This challenge will require the use of data manipulation, visualisation and analysis skills, and is the culmination of the MASTERING MODELLING course stream. You will find here all the instructions you need to complete the challenge.
Data overview
You will use the following datasets, available to download from the Challenge repository on GitHub. To be able to answer the quiz questions properly, it is important that you use these datasets and not potentially updated versions available through the original providers.
CEH’s Isle of May Long-Term Study data
- Breeding success of sea birds (IMLOTSBSDataset1982-2016.csv): compiled as the number of chicks fledged per nest. Original data link here.
- Dive times and depths of auks (IoM_AukDiving.csv): from the Isle of May outside the breeding season, obtained by fitting birds with data loggers. Original data link here.
Climate data from the Met Office
- clim_east_Scotland.csv For the East of Scotland, extracted and compiled by us. It contains:
- minimum, mean and maximum monthly temperatures (°C)
- monthly sunshine (hours)
- monthly rainfall (mm)
The dataset also contains seasonal averages of these variables. Winter: Dec-Feb, Spring: Mar-May, Summer: June-Aug, Autumn: Sept-Nov. (For winter, year refers to Jan/Feb). Original data link here.
Specific tasks
Here is a detailed list of the tasks you should achieve within this challenge. Remember that a challenge is meant to be, well, challenging, and therefore we are setting you goals but the choice of workflow and functions to achieve them is up to you! We also list the questions that will be asked in the quiz at the end to confirm your successful completion - we suggest you take note of your answers as you go.

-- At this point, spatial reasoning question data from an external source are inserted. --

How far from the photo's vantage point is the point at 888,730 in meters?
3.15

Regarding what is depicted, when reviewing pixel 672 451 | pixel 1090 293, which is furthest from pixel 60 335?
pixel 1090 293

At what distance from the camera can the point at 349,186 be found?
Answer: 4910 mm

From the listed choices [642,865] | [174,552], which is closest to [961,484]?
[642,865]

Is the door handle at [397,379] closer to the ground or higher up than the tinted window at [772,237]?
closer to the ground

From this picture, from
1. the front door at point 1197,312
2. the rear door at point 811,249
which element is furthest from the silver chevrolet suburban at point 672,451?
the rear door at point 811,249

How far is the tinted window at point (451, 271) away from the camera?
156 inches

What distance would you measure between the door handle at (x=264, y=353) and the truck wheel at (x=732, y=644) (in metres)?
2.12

1. Temporal trends in breeding success
You will import the breeding success data, and plot the time series and a line of best fit for each species. Specifically, you should:
- Reshape the data for analysis, with a “species” column.

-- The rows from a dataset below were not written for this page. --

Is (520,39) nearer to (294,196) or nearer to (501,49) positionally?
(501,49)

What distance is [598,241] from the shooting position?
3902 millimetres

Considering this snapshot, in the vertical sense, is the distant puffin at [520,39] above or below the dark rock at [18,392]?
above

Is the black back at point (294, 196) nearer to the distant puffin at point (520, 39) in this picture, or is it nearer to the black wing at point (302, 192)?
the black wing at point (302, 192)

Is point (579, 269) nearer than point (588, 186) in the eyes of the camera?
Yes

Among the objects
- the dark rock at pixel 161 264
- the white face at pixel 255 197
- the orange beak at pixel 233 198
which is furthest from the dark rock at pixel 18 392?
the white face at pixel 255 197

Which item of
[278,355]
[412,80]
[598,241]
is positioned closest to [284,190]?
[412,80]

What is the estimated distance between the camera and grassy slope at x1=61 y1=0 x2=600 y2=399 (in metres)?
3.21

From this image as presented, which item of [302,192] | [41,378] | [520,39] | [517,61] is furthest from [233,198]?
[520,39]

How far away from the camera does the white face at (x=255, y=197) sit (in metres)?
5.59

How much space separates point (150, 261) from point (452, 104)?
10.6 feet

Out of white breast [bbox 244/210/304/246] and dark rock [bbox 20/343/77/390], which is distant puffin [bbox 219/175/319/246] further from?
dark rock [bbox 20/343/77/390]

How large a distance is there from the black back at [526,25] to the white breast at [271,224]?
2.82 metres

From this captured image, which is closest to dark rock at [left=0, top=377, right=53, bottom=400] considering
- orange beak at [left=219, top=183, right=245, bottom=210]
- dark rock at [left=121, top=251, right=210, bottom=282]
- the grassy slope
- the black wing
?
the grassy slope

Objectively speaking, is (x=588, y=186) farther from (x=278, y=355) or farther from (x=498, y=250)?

- Create a faceted plot showing the time series and a line of best fit for each species.
- Run a linear regression for each species and extract slopes, confidence intervals and goodness of fit information for these models. (Look at the Help & Hints section if you cannot find a way to automate this – you should not copy and paste your code six times!).
- Create a visualisation of your choice showing the slope estimate and confidence intervals for each species, so that is clear which slopes differ from zero.

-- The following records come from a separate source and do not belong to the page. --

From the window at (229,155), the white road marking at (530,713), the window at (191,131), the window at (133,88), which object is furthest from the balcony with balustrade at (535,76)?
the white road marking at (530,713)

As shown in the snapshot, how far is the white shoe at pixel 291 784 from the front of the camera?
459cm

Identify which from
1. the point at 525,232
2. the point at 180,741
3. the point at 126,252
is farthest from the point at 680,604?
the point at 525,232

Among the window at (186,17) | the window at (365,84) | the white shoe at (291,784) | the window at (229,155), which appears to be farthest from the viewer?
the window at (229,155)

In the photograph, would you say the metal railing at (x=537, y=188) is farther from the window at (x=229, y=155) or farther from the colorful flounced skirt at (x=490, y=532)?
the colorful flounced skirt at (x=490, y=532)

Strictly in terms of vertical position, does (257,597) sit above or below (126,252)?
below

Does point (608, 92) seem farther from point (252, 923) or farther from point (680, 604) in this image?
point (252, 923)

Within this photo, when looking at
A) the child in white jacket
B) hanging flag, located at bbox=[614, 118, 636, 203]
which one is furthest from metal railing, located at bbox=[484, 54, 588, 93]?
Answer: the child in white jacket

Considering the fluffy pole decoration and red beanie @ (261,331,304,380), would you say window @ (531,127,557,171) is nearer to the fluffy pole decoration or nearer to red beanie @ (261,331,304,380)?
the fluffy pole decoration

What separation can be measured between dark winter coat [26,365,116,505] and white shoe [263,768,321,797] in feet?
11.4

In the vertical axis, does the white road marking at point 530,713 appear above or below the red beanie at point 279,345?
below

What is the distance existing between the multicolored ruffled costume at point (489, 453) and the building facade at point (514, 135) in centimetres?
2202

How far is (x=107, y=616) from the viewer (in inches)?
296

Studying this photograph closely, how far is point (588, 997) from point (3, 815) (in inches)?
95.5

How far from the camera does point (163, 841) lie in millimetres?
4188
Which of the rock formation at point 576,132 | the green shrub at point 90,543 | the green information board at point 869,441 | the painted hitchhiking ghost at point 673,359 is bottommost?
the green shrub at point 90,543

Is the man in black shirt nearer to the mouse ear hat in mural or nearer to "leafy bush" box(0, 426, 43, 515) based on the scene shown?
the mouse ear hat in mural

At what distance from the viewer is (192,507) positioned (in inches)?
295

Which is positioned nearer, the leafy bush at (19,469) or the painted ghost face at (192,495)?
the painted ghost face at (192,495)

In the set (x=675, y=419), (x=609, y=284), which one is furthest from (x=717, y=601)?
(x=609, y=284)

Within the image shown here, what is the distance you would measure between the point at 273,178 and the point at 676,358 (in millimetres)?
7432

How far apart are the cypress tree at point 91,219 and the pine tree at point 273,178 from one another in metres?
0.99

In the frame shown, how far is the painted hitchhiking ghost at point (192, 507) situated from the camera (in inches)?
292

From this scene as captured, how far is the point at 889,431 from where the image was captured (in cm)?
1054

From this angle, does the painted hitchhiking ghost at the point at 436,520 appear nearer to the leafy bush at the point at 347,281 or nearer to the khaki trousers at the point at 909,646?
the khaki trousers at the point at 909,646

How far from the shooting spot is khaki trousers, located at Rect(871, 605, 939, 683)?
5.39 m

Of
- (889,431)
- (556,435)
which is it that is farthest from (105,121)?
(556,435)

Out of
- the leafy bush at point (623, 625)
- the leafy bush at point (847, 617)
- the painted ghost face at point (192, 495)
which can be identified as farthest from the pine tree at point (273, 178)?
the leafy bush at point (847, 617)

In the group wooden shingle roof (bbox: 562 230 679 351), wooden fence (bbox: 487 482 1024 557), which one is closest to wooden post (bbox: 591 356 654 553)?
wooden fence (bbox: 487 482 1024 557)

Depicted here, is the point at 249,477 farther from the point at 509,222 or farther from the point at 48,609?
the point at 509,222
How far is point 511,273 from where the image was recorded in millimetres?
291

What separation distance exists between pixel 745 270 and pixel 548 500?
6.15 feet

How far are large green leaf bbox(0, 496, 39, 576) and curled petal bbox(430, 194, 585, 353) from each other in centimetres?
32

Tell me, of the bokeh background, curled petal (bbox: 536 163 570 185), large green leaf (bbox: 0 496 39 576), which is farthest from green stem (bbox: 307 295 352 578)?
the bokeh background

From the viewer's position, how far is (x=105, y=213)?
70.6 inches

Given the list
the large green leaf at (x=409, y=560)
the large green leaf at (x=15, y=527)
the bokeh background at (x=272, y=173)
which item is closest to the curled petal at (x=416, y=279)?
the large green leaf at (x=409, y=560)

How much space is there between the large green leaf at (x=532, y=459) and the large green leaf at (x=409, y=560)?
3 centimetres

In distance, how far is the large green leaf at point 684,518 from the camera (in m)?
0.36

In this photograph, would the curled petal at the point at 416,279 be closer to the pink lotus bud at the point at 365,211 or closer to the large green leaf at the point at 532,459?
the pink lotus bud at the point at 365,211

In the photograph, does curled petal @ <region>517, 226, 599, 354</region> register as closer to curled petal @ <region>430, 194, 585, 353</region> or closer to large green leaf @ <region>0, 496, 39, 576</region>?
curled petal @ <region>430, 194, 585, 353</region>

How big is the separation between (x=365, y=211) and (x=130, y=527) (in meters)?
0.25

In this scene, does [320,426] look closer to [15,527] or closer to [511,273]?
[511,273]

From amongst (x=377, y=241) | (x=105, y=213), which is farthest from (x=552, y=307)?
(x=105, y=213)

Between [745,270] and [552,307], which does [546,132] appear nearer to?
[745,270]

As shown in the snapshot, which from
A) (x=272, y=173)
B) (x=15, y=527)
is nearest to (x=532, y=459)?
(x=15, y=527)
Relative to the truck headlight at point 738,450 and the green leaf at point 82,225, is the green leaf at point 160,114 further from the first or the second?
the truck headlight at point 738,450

Be prepared to answer the questions:
- From looking at the plot, which species (2) seem to have the greatest inter-annual variability in breeding success?
- From the model, which species has/have experienced a significant increase?
- From the model, Which species has/have experienced the strongest decrease?
- For which species did you get the best goodness of fit?
2. Does climate affect breeding success?
There is growing evidence that climate change affects the dynamics of seabird populations, for instance by disrupting the timing and availability of food resources such as sandeels (and the plankton upon which eels depend).
You will design a hierarchical model to test for the influence of climate on breeding success. First, you may assume that species might show similar responses and therefore want to predict seabird breeding success as a function of climate only, with other factors perhaps introducing some non-independence in the data.
Specifically, you should:
- Subset your breeding success dataset to exclude shags (if you’ve completed the first section, you probably saw that they’re not following the same trends as other species)
- Design a random-intercept mixed-model approach to answer the question. Use June max temperature (when chicks hatch and are reared) as the explanatory variable – but feel free to experiment with other possibly meaningful climate variables.
- Extract and plot the predicted values from the model using the ggeffects package, and overlay the raw data on the graph.
Be prepared to answer the questions:
- What are your random effects?
- Does June temperature affect the breeding success of seabirds?
Remember that we are working with summarised data rather than the raw data, which limits our modelling options. If we had access to the raw dataset, it would contain counts (integer) of actual fledglings per nest, with a row for each of the hundreds of nests surveyed. With this in mind, have a think about:
- What data distribution would you use to answer the same question as above?
- What random effect structure would you choose?
3. Dive deeper! (Optional)
The Dive times and depths dataset contains information about the diving behaviour of monitored seabirds. It is a fairly large dataset with some interesting features, and is therefore ideal to test your data manipulation skills. So if you feel like going further in your data wrangling and modelling journey, try to answer the following questions:
- Does dive depth vary among species, and between males and females of the same species?
- Does dive duration also vary?
The dataset contains the logged start and end time of each dive – to get you started, you’ll need to convert these to POSIXct format and calculate the duration of the interval. Don’t forget to remove the obvious outliers of impossible dive times (very long or negative), probably indicative of logger failure!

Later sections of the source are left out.